When Bob had finished, all the men admitted they knew some of each other’s circumstances and were pleased to set the record straight with one another. Bob inquired about James Simpkins, saying he had sounded most strange when he phoned to settle Arnie’s bill.

‘Well, he’s had a ripe old time,’ responded Arnie. ‘He collapsed when the rozzers were all over the place Sunday lunchtime. Anyone would’ve thought Jack the Ripper was at large. Simpkins blacked out at reception, chipped two front teeth and was rushed in an ambulance to the hospital at Truro.’

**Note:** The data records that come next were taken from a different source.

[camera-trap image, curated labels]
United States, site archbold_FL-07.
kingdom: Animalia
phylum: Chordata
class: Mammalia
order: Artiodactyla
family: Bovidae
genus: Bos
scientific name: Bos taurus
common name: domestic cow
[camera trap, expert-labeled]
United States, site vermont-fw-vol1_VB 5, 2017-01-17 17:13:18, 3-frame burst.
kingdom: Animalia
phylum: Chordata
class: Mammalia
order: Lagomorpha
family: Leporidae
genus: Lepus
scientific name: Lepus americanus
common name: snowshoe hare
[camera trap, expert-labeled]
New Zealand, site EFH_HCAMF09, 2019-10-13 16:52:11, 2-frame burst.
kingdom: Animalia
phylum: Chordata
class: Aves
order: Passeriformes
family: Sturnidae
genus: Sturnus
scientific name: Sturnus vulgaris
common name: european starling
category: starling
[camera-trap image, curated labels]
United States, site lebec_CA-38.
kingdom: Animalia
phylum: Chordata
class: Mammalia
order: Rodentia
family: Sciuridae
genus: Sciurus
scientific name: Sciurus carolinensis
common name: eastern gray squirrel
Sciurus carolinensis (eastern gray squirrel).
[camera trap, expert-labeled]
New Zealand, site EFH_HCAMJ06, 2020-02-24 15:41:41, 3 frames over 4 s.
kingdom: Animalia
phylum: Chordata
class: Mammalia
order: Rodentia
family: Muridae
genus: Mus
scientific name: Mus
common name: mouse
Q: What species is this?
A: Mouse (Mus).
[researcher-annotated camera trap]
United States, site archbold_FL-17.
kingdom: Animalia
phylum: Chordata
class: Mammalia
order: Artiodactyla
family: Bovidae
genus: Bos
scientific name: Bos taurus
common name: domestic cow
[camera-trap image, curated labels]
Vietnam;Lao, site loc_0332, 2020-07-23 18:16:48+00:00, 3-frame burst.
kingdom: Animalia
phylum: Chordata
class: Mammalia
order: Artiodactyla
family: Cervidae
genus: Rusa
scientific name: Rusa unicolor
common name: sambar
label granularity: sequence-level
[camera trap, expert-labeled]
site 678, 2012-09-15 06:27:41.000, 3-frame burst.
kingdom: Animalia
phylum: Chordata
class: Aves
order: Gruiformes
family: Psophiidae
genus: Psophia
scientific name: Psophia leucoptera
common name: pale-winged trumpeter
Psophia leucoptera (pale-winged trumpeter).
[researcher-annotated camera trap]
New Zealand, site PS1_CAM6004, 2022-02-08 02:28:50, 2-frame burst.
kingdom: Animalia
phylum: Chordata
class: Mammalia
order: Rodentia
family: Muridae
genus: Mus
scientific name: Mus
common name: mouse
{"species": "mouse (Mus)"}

‘Good grief! How’s he now?’ asked Bob.

‘Well, you spoke to him,’ said Richard, taking control as usual. ‘He’s back at the hotel. They stitched him up, checked his heart, pulse and blood pressure and wanted to keep him in overnight for observation, but I gather he more or less discharged himself.’

‘True,’ continued Arnie, ‘and good old Jean, the wife, drove him home and told the Duchess next day. They must have made him high as a kite. He was yelling the lyrics to songs on the radio, rocking all the way back to the hotel.’

‘So, what happened when he got back?’

‘Well, a rock has to roll.’ Arnie was now getting into his stride. ‘He retreated to his flat and would only answer questions from the other side of the locked door or on the phone.’

‘Yes, a hotel manager with a mashed-up boat race is not a good advert for his gaff,’ said Paul.

It was at this moment that Bob spotted Ken Holford, father of Clive, whom he immediately recognized from the pub in St Buryan. The four fell silent when Bob told them who Ken was, and they saw that the man was in earnest conversation with someone they all recognized: Ivan Youlen. None of them was keen to enter into conversation with the pair, so the men paid their bill and, slipping away, headed back to the hotel.

On his return to his room Richard summoned his daughter on the hotel’s internal phone. ‘Suzie, I need your attention. That old tape-recorder of yours. Fetch it. I need to set out the events of this morning’s run. Be quick, girl, and bring it to my room.’

‘Certainly, Father. Is everything all right?’

‘Don’t you worry your young head about that. We need everything properly recorded, all our ducks in a row. There are dark forces at play.’

‘Certainly, Father.’

Suzie dutifully recorded Richard’s recollections of the morning’s discussion before extracting the tape and handing it to her father, as obediently as a slave to a master.